#### [Short problem]
Please reproduce the text of all the entries below word for word, leaving out the pictures.

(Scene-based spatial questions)
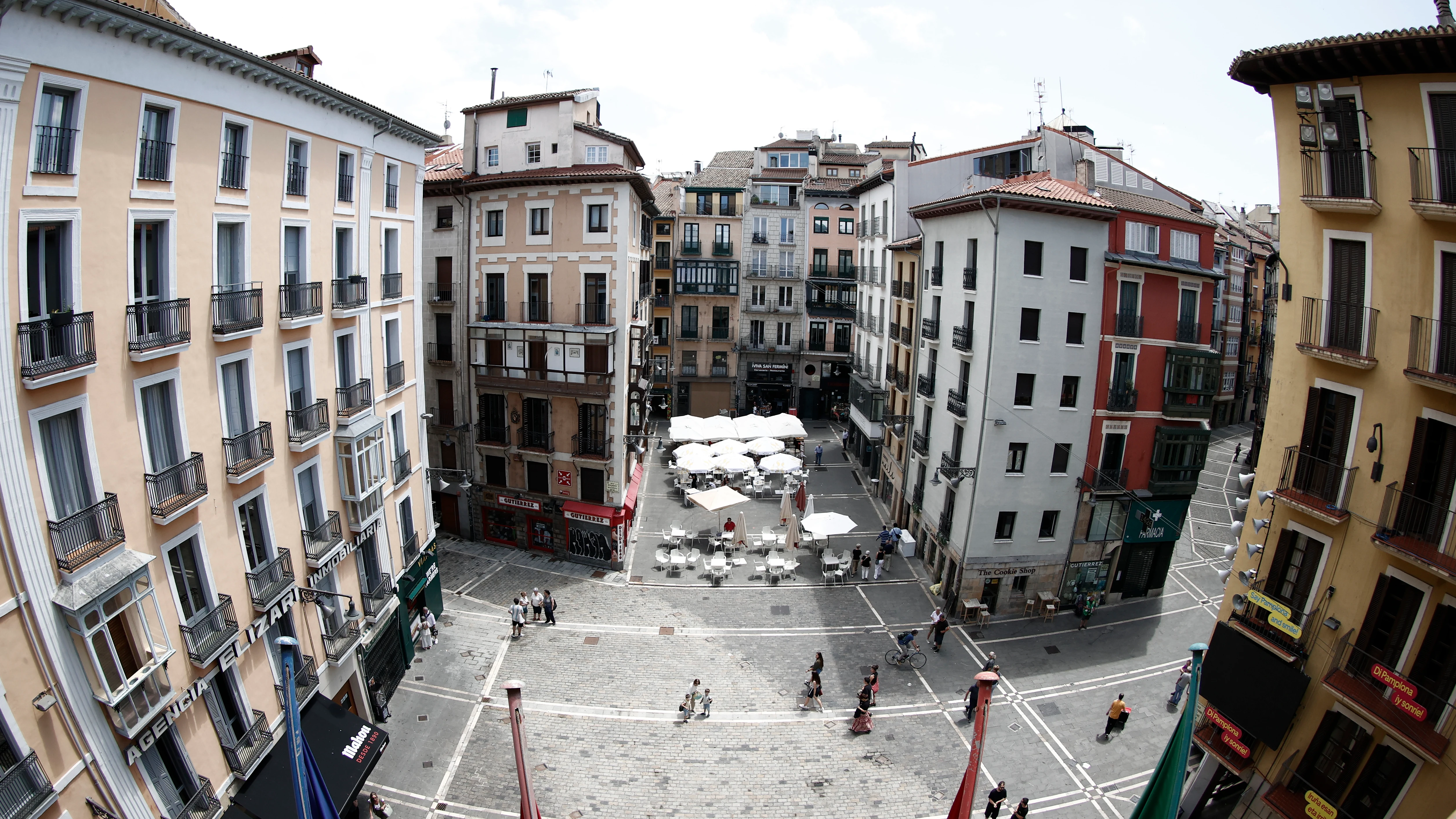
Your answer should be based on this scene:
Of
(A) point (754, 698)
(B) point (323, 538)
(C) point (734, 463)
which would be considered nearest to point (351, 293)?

#### [Final result]
Your answer should be based on this scene:
Of
(A) point (754, 698)
(B) point (323, 538)
(C) point (734, 463)
which would be considered nearest to point (351, 293)?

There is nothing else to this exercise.